I’m not blindly optimistic. I’m intensely concerned with the ways in which technology has put more and more media in the hands of people, just as media policies put more and more media control in the hands of corporations. My hope is not utopian, it’s pragmatic. It’s inspired not by fancy new experiments so much as the passion and hard work that amazing people have put into making those experiments possible. My optimism about the future of local media is inspired by the fact that it is being led by people who believe that we can change ourselves so we can change our media so we can change the world.

2 Comments

  1. My father used to run a local paper, which is probably why I’ve followed the issue of local journalism for a while now, even though it’s not something I’d say I’m any sort of expert on. My sense is that we may need to shift the way we think about citizen engagement in the production and distribution of local news. I see the way that users curate (or “network”) information on Twitter and think there are lessons there for local news.
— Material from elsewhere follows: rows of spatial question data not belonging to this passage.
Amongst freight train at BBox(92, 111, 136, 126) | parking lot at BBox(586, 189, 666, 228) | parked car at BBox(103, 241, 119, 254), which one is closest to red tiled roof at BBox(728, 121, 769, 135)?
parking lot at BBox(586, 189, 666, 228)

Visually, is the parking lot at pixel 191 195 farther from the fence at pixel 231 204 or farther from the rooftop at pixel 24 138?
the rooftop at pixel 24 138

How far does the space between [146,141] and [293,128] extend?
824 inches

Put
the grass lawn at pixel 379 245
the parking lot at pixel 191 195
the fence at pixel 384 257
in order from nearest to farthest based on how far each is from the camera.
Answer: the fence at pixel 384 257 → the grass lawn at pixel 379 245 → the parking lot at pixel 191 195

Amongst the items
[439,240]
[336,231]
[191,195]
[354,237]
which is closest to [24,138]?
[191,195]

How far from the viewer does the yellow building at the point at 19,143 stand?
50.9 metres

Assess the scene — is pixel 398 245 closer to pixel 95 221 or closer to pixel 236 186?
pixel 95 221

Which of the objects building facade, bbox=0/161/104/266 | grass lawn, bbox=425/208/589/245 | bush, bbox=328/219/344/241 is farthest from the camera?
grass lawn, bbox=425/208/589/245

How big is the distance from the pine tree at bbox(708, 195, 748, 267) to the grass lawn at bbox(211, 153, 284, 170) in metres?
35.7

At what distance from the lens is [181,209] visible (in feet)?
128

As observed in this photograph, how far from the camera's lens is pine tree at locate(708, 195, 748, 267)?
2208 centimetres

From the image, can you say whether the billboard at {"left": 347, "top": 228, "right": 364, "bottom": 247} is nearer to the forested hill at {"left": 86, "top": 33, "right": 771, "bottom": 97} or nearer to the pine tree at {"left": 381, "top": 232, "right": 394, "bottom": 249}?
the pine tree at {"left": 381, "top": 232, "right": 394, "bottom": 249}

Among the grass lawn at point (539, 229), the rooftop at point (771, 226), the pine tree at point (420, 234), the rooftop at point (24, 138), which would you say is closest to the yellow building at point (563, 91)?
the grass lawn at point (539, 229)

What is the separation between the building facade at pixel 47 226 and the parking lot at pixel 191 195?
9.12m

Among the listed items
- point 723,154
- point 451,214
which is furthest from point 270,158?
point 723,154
    Some thoughts on this here: http://www.alchemyofchange.net/local-news-networks/

  2. Josh says:

    Reading more Solnit and am thinking more about these issues. See her piece here: http://www.orionmagazine.org/index.php/articles/article/211/

    Quoted below:

    “On January 18, 1915, six months into the first world war, the first terrible war in the modern sense—slaughter by the hundreds of thousands, poison gas, men living and dying in the open graves of trench warfare, tanks, barbed wire, machine guns, airplanes—Virginia Woolf wrote in her journal, “The future is dark, which is on the whole, the best thing the future can be, I think.” Dark, she seems to say, as in inscrutable, not as in terrible. We often mistake the one for the other. People imagine the end of the world is nigh because the future is unimaginable. Who twenty years ago would have pictured a world without the USSR and with the Internet? We talk about “what we hope for” in terms of what we hope will come to pass but we could think of it another way, as why we hope. We hope on principle, we hope tactically and strategically, we hope because the future is dark, we hope because it’s a more powerful and more joyful way to live. Despair presumes it knows what will happen next. But who, two decades ago, would have imagined that the Canadian government would give a huge swathe of the north back to its indigenous people, or that the imprisoned Nelson Mandela would become president of a free South Africa?”